### What is being asked:
Copy out the entries exactly, and wherever a picture appears, leave it out.
START Records supplied
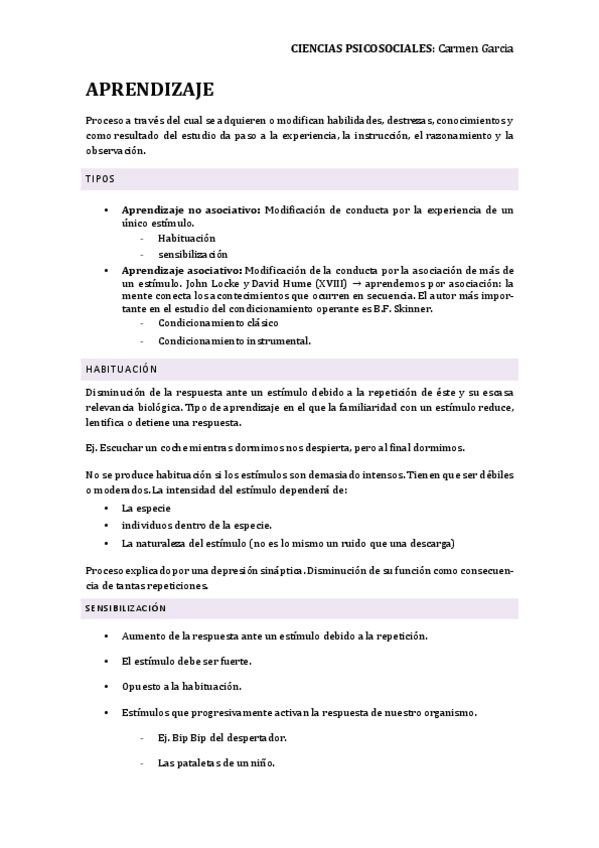 CIENCIAS PSICOSOCIALES: Carmen Garcia

APRENDIZAJE

Proceso a través del cual se adquieren o modifican habilidades, destrezas, conocimientos y como resultado del estudio da paso a la experiencia, la instrucción, el razonamiento y la observación.

TIPOS

• Aprendizaje no asociativo: Modificación de conducta por la experiencia de un único estímulo.
- Habituación
- sensibilización
• Aprendizaje asociativo: Modificación de la conducta por la asociación de más de un estímulo. John Locke y David Hume (XVIII) → aprendemos por asociación: la mente conecta los acontecimientos que ocurren en secuencia. El autor más importante en el estudio del condicionamiento operante es B.F. Skinner.
- Condicionamiento clásico
- Condicionamiento instrumental.

HABITUACIÓN

Disminución de la respuesta ante un estímulo debido a la repetición de éste y su escasa relevancia biológica. Tipo de aprendizaje en el que la familiaridad con un estímulo reduce, lentifica o detiene una respuesta.

Ej. Escuchar un coche mientras dormimos nos despierta, pero al final dormimos.

No se produce habituación si los estímulos son demasiado intensos. Tienen que ser débiles o moderados. La intensidad del estímulo dependerá de:
• La especie
• individuos dentro de la especie.
• La naturaleza del estímulo (no es lo mismo un ruido que una descarga)

Proceso explicado por una depresión sináptica. Disminución de su función como consecuencia de tantas repeticiones.

SENSIBILIZACIÓN

• Aumento de la respuesta ante un estímulo debido a la repetición.
• El estímulo debe ser fuerte.
• Opuesto a la habituación.
• Estímulos que progresivamente activan la respuesta de nuestro organismo.
- Ej. Bip Bip del despertador.
- Las pataletas de un niño.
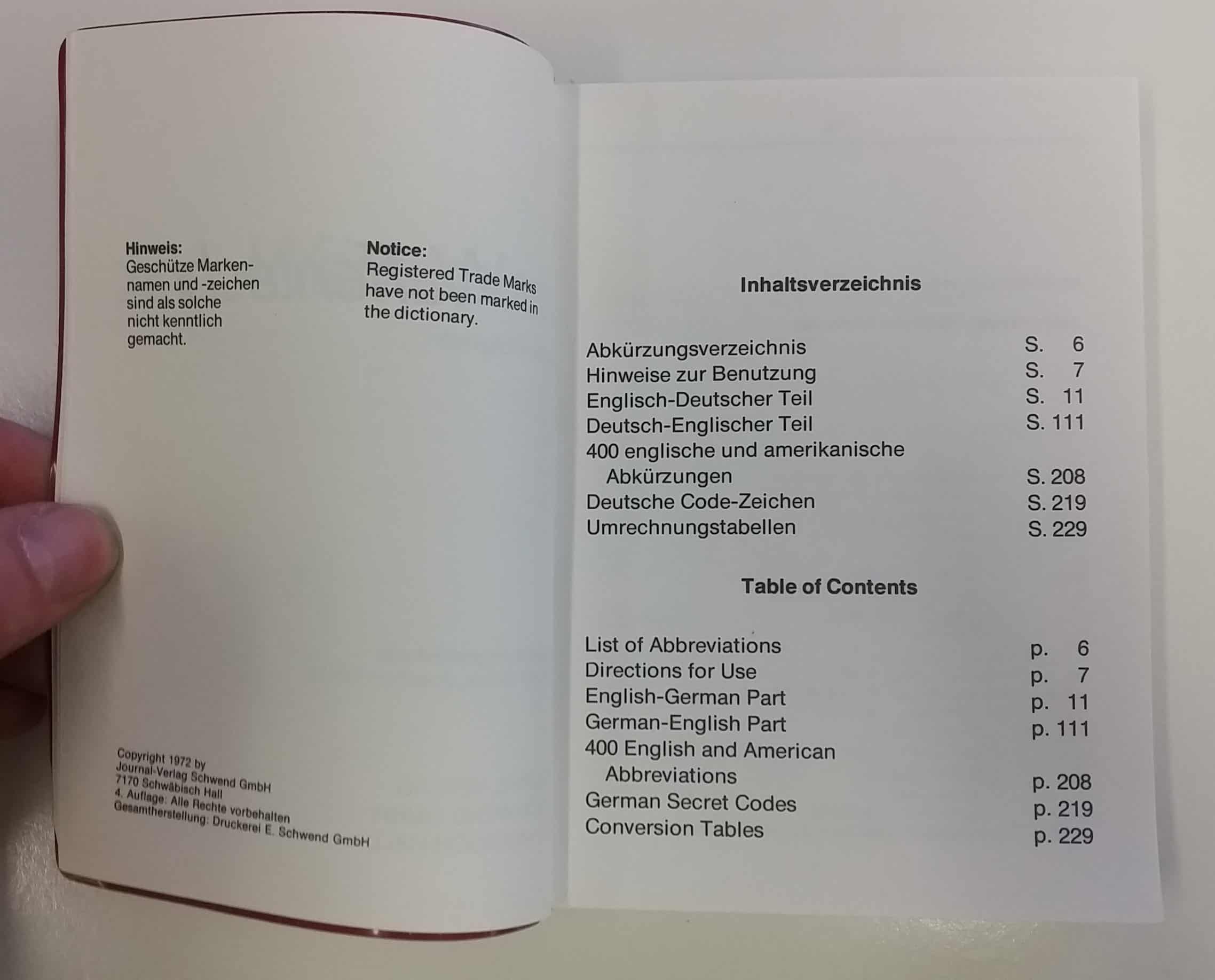 Hinweis:
Geschütze Markennamen und -zeichen sind als solche nicht kenntlich gemacht.

Notice:
Registered Trade Marks have not been marked in the dictionary.

Copyright 1972 by
Journal-Verlag Schwend GmbH
7170 Schwäbisch Hall
4. Auflage: Alle Rechte vorbehalten
Gesamtherstellung: Druckerei E. Schwend GmbH

Inhaltsverzeichnis

Abkürzungsverzeichnis S. 6
Hinweise zur Benutzung S. 7
Englisch-Deutscher Teil S. 11
Deutsch-Englischer Teil S. 111
400 englische und amerikanische Abkürzungen S. 208
Deutsche Code-Zeichen S. 219
Umrechnungstabellen S. 229

Table of Contents

List of Abbreviations p. 6
Directions for Use p. 7
English-German Part p. 11
German-English Part p. 111
400 English and American Abbreviations p. 208
German Secret Codes p. 219
Conversion Tables p. 229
END Records supplied
### Task result:
 CIENCIAS PSICOSOCIALES: Carmen Garcia

APRENDIZAJE

Proceso a través del cual se adquieren o modifican habilidades, destrezas, conocimientos y como resultado del estudio da paso a la experiencia, la instrucción, el razonamiento y la observación.

TIPOS

• Aprendizaje no asociativo: Modificación de conducta por la experiencia de un único estímulo.
- Habituación
- sensibilización
• Aprendizaje asociativo: Modificación de la conducta por la asociación de más de un estímulo. John Locke y David Hume (XVIII) → aprendemos por asociación: la mente conecta los acontecimientos que ocurren en secuencia. El autor más importante en el estudio del condicionamiento operante es B.F. Skinner.
- Condicionamiento clásico
- Condicionamiento instrumental.

HABITUACIÓN

Disminución de la respuesta ante un estímulo debido a la repetición de éste y su escasa relevancia biológica. Tipo de aprendizaje en el que la familiaridad con un estímulo reduce, lentifica o detiene una respuesta.

Ej. Escuchar un coche mientras dormimos nos despierta, pero al final dormimos.

No se produce habituación si los estímulos son demasiado intensos. Tienen que ser débiles o moderados. La intensidad del estímulo dependerá de:
• La especie
• individuos dentro de la especie.
• La naturaleza del estímulo (no es lo mismo un ruido que una descarga)

Proceso explicado por una depresión sináptica. Disminución de su función como consecuencia de tantas repeticiones.

SENSIBILIZACIÓN

• Aumento de la respuesta ante un estímulo debido a la repetición.
• El estímulo debe ser fuerte.
• Opuesto a la habituación.
• Estímulos que progresivamente activan la respuesta de nuestro organismo.
- Ej. Bip Bip del despertador.
- Las pataletas de un niño.
 Hinweis:
Geschütze Markennamen und -zeichen sind als solche nicht kenntlich gemacht.

Notice:
Registered Trade Marks have not been marked in the dictionary.

Copyright 1972 by
Journal-Verlag Schwend GmbH
7170 Schwäbisch Hall
4. Auflage: Alle Rechte vorbehalten
Gesamtherstellung: Druckerei E. Schwend GmbH

Inhaltsverzeichnis

Abkürzungsverzeichnis S. 6
Hinweise zur Benutzung S. 7
Englisch-Deutscher Teil S. 11
Deutsch-Englischer Teil S. 111
400 englische und amerikanische Abkürzungen S. 208
Deutsche Code-Zeichen S. 219
Umrechnungstabellen S. 229

Table of Contents

List of Abbreviations p. 6
Directions for Use p. 7
English-German Part p. 11
German-English Part p. 111
400 English and American Abbreviations p. 208
German Secret Codes p. 219
Conversion Tables p. 229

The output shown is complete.